Needless to say it took me by surprise as by now had almost every minute over the past however long it had been since I came out of the loo and found him there, mistletoe in hand.  I wonder where that mistletoe went. I felt his grip, the heat form his long fingers through my tights and knickers making me moisten inside even further.

Clearly my skirt wasn’t yet high enough for him so he pushed it forcefully all the way up til it crumpled up around my hips. I wondered if it would’ve been easier if he or I had unzipped the back and I took it off?  I didn’t suggest it, as being stripped or semi-stripped in a pub was perhaps not the norm, certainly wasn’t for me anyway.  In what felt like one continuous move as he pulled his hands away he had hold of the waistband of my black tights and proceeded to pull them down, away from my hips and roughly down my legs encouraging me to discard my boots which I did by edging the heels of one against the other then toeing the other free, followed of course by my tights. Ok, so perhaps I might be getting semi-stripped in a public house.

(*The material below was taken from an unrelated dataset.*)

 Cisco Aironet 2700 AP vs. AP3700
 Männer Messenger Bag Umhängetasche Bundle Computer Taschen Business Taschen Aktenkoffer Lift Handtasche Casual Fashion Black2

I’d hardly got my breath back and he was there again before me between my legs I had no choice but to open for him. I looked down knowing I still had my knickers on at least, my red knickers.  See, I said I would get to them eventually, as he did too, he also found his way to them and again took great pleasure in cupping my mound, my sex, completely and playing his fingers into them, almost into me, ensuring if they weren’t moist already they were getting that way.  I struggled only to get more comfortable, though each time I did I felt my legs open even wider, which was probably his plan all along. Of course, who was I fooling.

Even in this half-light, on looking down to where my legs were wide open and he stood between I saw he was unbuttoning and unzipping his jeans very fast and expertly. I suppose he was well-practised. He yanked them open and there was his bulge which I guessed from the size of it was aching and straining to get out of their prison. Then there it was! He pulled down his shorts and it popped out, seriously erect and seriously big and seriously very close to my inner thighs, by mere inches.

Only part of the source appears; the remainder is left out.